Posts Tagged ‘networking cable’

December 7 2008

Careful With Plastic Separate In RJ45

Be careful to examine the plastic separating each pin in the RJ45 plug, as abuse or neglect may cause the plastic to bend over the pin and prevent the corresponding wire in the jack from making contact. This is a common problem with patch cables.

Two examples of damaged RJ45 plugs found while LAN network troubleshooting.

November 26 2008

Tested Patch Cables

test lan cableThe early or pre-standard Category 6A and Class EA links may well have similar results. Thus, if you are attempting to upgrade your cable plant to a higher level of performance it is necessary to retest each link in its final configuration to ensure that the link meets your expectations. Do not trust any labeling or marketing guarantee if you do not have a completely homogenous cable system installed at the same time from the same run of manufactured cable and connecting hardware.

October 5 2008

Home Signal Affected

When setting up home network, you will require a few equipment to send out and receive the signals that will be carried, whether by radio or cables. A network interface card popular known as NIC commonly an Ethernet card is one component part that you’ll need. These are common, very cheap, and come in different range of speeds in between 10MB and 1 GB or more. The speeds depend on the card you use of 802.11g wireless network works at 54MB per second, while a 802.11b network runs at 11MB per second. As prices keep dropping, the lower speeds are becoming less commonly seen.

October 2 2008

How Home Networking Works

Fax machines, scanners, printers and other computers operate in the same way. Every device receives an address and a name. Software on these devices allows it to be configured so that its function is accessible to multiple computers on the same network.

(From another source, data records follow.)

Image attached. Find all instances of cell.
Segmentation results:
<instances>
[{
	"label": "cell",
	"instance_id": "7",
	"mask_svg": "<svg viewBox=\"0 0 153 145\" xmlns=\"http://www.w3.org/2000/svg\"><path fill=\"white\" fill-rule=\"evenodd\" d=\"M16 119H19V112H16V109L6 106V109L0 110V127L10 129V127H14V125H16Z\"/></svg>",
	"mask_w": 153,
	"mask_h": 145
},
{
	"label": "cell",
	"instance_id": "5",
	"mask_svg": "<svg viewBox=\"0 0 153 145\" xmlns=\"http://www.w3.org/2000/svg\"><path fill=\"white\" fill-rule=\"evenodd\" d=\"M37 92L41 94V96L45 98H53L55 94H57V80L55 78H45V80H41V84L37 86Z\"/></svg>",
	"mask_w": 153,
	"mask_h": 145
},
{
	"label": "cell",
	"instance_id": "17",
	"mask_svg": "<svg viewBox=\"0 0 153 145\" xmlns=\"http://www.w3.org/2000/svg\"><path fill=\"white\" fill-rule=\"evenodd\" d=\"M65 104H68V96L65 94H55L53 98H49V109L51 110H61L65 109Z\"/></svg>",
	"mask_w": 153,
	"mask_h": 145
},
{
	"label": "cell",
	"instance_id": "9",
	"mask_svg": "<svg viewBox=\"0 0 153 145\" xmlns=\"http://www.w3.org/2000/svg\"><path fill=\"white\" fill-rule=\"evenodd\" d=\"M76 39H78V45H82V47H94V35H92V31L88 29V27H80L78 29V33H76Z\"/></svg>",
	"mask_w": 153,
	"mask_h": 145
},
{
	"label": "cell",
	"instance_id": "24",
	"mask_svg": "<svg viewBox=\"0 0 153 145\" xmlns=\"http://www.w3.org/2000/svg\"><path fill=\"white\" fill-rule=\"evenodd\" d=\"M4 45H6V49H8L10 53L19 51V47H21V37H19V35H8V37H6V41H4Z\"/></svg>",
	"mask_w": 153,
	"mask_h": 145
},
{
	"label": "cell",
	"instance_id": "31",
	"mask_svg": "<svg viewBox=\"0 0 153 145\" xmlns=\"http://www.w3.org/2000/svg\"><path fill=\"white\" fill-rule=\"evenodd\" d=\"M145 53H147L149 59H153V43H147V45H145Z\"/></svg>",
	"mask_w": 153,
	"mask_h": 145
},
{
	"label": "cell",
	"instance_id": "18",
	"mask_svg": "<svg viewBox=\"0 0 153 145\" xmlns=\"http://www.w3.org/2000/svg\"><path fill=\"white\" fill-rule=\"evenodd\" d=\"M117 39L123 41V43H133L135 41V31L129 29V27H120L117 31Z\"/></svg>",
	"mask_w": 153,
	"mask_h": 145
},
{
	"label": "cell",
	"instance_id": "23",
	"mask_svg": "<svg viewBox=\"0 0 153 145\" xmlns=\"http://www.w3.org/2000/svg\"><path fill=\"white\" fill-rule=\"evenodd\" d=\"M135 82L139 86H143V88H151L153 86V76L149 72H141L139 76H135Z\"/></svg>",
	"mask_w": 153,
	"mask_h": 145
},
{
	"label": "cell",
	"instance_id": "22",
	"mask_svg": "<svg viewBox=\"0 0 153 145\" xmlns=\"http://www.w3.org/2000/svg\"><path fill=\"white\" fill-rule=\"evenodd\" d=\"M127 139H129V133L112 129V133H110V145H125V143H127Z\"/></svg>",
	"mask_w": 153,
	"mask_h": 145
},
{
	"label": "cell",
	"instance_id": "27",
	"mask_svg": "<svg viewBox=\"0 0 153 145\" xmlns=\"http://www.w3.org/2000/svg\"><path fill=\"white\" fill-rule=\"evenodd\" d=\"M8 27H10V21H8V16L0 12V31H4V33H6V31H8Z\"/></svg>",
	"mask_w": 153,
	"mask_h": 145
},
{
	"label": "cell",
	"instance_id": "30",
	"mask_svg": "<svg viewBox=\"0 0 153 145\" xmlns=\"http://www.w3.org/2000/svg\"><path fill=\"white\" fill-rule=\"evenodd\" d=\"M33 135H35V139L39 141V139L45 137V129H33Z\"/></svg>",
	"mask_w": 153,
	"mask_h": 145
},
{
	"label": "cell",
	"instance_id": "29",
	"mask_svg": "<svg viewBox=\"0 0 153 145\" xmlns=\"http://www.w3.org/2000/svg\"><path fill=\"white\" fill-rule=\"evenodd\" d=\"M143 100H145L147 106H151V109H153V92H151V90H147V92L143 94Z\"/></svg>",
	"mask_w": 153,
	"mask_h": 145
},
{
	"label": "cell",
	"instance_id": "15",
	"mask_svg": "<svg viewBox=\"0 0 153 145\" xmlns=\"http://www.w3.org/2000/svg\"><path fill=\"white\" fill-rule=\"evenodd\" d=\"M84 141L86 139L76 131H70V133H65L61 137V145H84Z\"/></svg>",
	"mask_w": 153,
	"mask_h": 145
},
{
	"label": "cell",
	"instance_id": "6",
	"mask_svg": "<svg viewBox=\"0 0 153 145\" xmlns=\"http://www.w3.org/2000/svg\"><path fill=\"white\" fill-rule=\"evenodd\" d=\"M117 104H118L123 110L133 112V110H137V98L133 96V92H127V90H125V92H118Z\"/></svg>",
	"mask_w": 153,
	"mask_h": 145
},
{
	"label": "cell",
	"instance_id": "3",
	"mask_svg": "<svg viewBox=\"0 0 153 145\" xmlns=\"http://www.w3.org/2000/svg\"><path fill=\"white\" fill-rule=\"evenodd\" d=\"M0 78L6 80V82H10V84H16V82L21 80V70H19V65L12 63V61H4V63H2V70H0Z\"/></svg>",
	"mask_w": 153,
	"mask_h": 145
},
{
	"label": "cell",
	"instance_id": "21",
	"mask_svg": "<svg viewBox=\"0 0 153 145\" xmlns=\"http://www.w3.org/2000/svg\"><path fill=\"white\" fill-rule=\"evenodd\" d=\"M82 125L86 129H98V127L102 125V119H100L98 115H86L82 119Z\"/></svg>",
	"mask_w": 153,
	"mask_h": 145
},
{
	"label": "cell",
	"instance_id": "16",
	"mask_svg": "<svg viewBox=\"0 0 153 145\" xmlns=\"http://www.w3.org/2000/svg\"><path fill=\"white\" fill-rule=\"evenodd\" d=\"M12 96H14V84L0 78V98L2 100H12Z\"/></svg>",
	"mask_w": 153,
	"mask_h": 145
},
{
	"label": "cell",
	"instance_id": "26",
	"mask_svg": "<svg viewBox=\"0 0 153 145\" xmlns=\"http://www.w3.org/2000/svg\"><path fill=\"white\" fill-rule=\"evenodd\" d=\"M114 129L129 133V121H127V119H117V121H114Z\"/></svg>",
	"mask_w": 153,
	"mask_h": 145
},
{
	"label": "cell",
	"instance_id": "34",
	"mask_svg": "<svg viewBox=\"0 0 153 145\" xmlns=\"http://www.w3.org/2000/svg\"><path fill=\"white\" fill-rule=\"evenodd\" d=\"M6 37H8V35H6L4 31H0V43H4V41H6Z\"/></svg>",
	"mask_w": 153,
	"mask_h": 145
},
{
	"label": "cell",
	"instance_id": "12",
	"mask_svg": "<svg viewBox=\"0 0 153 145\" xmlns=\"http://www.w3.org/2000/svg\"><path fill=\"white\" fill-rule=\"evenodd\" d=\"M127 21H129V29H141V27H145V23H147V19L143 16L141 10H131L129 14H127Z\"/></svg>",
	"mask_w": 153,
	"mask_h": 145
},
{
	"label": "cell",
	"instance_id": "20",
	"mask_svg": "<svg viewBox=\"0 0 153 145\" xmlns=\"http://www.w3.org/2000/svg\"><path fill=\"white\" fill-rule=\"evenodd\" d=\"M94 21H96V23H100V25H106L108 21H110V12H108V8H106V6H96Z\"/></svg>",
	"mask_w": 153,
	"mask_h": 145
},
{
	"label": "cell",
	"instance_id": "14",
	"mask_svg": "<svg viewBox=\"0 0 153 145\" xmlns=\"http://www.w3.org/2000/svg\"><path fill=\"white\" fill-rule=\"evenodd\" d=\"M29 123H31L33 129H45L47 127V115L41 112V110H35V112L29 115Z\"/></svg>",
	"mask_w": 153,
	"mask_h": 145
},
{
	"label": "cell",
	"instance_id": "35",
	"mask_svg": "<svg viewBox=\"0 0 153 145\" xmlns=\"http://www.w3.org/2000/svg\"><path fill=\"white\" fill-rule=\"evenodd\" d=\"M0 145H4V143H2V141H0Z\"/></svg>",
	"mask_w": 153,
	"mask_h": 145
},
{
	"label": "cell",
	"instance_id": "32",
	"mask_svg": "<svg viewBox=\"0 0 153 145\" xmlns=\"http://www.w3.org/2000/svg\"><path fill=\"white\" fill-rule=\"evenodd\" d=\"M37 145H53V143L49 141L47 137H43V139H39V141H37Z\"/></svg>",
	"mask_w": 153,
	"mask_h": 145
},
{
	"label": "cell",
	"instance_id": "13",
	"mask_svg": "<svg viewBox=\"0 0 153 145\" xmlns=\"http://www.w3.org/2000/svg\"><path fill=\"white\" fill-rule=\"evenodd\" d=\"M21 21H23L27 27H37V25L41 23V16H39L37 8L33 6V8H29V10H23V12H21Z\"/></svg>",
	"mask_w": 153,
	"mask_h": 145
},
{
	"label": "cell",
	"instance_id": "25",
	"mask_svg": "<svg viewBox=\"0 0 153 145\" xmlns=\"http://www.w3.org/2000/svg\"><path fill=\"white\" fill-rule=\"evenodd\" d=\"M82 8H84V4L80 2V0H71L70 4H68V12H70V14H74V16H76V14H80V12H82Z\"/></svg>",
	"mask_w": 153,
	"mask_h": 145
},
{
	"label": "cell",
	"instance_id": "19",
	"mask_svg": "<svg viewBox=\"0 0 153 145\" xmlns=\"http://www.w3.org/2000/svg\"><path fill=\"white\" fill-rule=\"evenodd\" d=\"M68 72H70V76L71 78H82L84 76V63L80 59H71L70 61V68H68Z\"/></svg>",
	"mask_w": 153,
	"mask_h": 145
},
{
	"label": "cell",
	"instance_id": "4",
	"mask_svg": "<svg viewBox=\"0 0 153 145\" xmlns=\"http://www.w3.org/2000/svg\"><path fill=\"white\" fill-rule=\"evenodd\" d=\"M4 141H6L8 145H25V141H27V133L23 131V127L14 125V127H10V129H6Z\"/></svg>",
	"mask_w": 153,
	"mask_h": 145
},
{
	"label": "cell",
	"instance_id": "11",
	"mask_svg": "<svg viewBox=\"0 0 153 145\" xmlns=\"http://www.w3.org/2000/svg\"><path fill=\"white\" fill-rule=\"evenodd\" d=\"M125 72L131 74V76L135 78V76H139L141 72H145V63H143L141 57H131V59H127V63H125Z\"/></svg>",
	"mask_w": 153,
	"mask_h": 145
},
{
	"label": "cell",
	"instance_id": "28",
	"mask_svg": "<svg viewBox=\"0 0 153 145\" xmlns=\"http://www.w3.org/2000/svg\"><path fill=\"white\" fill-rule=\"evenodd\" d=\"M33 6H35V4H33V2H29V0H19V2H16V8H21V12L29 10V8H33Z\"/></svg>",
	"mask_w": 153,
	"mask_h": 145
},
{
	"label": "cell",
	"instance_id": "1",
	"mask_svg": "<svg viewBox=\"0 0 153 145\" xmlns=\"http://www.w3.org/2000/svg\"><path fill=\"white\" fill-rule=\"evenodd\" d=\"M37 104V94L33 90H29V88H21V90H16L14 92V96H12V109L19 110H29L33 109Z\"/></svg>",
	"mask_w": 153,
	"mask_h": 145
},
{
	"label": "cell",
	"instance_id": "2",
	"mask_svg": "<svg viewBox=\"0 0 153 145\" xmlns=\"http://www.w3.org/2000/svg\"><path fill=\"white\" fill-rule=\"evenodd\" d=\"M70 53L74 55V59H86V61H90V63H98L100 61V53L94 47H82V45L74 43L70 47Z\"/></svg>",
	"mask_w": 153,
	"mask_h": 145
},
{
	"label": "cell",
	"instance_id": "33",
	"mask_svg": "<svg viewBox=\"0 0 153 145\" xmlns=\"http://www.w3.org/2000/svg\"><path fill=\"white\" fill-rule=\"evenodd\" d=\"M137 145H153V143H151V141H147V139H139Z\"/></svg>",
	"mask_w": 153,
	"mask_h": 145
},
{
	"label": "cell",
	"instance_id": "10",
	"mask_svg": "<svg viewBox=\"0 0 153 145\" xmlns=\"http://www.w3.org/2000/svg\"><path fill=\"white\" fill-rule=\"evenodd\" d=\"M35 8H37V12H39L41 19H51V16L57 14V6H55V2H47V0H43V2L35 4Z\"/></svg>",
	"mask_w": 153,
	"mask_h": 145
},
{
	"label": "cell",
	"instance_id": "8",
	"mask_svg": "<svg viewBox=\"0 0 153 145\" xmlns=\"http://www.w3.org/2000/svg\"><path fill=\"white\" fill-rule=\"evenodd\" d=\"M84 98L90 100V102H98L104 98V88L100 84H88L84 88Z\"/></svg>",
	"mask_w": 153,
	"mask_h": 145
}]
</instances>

At home network system also has the mail envelope or popular known as the routing data. This surrounds the data or the words on the letter. A home network comes in two main types: cabled and wireless. In a cabled network different wire bundles which are known as Ethernet cables with connectors on each end plug into either a network interface card, or NIC, in the printer, fax, computer or into a switch/router. Hubs or switches are simplified devices that allow physical connections between the components of a network.

September 29 2008

Simply Plug In and Networking Home

Among the primary advantages of home power line network devices are they’re ease of installation. Before home plug networking, cabling up a house for Internet access affected the costly and refined task of running of Ethernet cables behind the walls and below the floors in every room. On home power cable networking, whole that’s needed to connect one room to another are two Home Plug Ethernet adapters. Connect one of the adapters up to your DSL modem or gateway, and you will have got Internet access in the room where the other adapter is plugged in with none of the bothers, all of the advantages.